Mir gefällt, wie völlig anders es dort zugeht im Vergleich zur Großstadt. Sao Paolo ist gut vernetzt: mit Emails, Internet und Meetings. Auf dem Land habe ich kein Telefon und kein Internet; es ist wie eine Zeitreise in die Vergangenheit. Jeder, der mich erreichen will, muss eben warten. Ich mag dieses Gefühl.

 

Diese moderne Welt mit ihrer Technik hat uns verarscht: Vor 20 Jahren dachte man, dass neue Technologien für mehr Freiheit sorgen werden. Dass die Menschen mehr Zeit für Kultur haben würden; etwa, um zu schreiben und zu lesen. Das Versprechen lautete: Technik wird uns vom Zwang zur Arbeit befreien, und die Produktion wird an Maschinen ausgelagert. Genau das Gegenteil ist eingetroffen: Wir sind zu Sklaven der Technologie geworden und sollen dauernd arbeiten.

 

«360» als Kurzfilm-Festival

 

Hintergrund

Lesen Sie hier eine Rezension von «360».

In Deutschland wird eine Forderung von Arbeitsministerin Ursula von der Leyen diskutiert: Sie schlägt zum Schutz der Arbeitnehmer verbindliche Regeln vor, wann diese erreichbar sein müssen und wann nicht.

 

Genau das meine ich: Ohne Maschinen hätten wir mehr Freizeit – aber der Job verfolgt uns.
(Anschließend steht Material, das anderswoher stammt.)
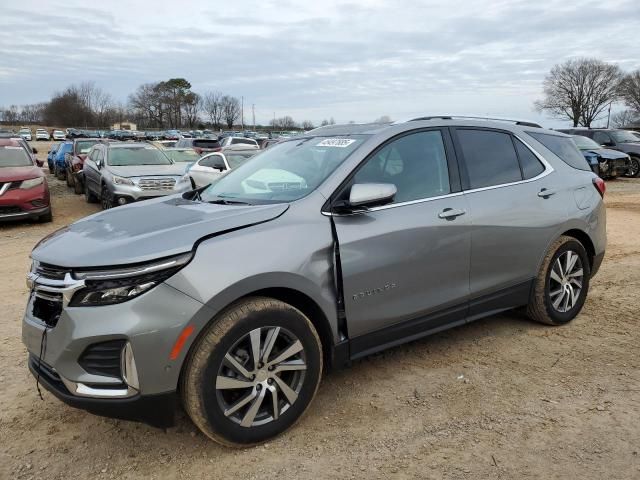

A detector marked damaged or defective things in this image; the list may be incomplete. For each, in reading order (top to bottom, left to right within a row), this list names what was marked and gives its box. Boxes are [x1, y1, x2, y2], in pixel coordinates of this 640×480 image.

parked damaged vehicle [23, 119, 604, 446]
Ich persönlich benutze kein Handy und besitze nicht mal eines: Ich bin gerne unerreichbar. Das ist eine tolle Erfahrung und perfekt, um sich zu entspannen. Wir müssen lernen, wieder mehr darauf zu achten.  

 

Ihr Film «360» verknüpft Episoden verschiedenster Genres miteinander. Haben Sie die wie unterschiedliche Kurzfilme gedreht – also einen nach dem anderen?

 

Es war tatsächlich wie das Drehen von Kurzfilmen: In zig Städten mit unterschiedlicher Besetzung vor und hinter der Kamera. Eine meine größten Sorgen war, dass der Film wie ein Kurzfilm-Festival wirken könnte – trotz der miteinander verknüpften Episoden. Deshalb haben wir die einzelnen Geschichten organisch miteinander verbunden, indem viele Figuren in mehreren Episoden auftauchen, wenn man sie nicht erwartet.